• _Task details_
Reproduce the listing, beginning at the line containing "From the camera, at" and continuing through its last line. Keep every line, and shift each distance given in the answers up by 143.

═══ Material shown

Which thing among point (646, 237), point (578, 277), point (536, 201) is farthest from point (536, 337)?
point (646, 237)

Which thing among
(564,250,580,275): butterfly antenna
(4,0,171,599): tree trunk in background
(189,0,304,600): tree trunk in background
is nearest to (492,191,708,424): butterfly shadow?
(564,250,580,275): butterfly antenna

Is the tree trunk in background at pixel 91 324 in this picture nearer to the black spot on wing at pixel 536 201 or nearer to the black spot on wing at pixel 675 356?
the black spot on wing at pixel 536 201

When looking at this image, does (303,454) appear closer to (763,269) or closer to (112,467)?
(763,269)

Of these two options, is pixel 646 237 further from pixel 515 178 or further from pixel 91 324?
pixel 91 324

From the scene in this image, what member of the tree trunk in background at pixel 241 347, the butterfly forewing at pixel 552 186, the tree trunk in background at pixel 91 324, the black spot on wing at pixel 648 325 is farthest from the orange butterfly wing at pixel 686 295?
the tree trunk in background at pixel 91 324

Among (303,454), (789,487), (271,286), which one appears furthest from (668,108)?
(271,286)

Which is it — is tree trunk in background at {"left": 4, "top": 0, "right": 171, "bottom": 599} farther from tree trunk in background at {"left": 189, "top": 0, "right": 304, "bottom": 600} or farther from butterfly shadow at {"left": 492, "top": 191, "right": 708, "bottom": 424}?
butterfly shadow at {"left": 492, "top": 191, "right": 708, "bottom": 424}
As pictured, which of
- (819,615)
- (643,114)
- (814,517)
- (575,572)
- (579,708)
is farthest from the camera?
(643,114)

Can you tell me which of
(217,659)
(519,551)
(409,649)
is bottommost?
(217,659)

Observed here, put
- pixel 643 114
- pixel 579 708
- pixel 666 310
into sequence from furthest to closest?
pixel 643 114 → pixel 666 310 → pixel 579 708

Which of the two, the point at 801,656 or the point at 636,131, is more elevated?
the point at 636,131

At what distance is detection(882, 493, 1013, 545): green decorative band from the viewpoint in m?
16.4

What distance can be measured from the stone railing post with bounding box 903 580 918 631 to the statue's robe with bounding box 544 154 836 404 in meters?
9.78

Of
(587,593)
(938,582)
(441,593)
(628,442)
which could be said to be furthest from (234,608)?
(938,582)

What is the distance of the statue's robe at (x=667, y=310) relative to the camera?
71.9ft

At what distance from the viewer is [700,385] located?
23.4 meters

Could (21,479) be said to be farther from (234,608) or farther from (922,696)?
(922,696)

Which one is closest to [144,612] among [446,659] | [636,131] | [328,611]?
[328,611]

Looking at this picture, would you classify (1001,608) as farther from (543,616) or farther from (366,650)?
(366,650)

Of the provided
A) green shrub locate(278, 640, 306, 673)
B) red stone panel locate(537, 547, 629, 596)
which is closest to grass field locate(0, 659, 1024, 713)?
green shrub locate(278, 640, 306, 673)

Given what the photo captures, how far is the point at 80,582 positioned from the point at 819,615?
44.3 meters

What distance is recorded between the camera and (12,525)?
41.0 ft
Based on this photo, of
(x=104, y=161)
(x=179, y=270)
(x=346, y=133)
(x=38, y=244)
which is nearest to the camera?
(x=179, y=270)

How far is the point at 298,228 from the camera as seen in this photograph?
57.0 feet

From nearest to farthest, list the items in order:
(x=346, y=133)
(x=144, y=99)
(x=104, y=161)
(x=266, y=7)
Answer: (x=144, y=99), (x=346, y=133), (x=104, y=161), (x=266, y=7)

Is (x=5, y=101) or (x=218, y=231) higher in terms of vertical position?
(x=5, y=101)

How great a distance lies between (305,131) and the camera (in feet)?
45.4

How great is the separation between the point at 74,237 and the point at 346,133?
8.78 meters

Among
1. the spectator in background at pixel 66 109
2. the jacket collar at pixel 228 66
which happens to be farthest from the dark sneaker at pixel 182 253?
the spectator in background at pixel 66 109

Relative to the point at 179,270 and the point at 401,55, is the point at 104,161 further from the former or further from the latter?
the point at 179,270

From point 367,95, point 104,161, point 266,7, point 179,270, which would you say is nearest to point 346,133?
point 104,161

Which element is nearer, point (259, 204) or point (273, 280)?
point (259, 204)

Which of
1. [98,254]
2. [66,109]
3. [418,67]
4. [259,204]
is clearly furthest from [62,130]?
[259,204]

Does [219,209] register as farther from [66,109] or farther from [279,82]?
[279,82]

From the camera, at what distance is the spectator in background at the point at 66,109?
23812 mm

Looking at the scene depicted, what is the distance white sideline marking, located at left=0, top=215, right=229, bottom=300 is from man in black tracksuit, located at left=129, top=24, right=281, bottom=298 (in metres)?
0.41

══════

• _Worked solution_
From the camera, at what distance is the spectator in background at the point at 66,109?
23955 mm

Looking at the scene depicted, what is the distance white sideline marking, located at left=0, top=215, right=229, bottom=300 is from man in black tracksuit, located at left=129, top=24, right=281, bottom=298 (in metres)?
143.41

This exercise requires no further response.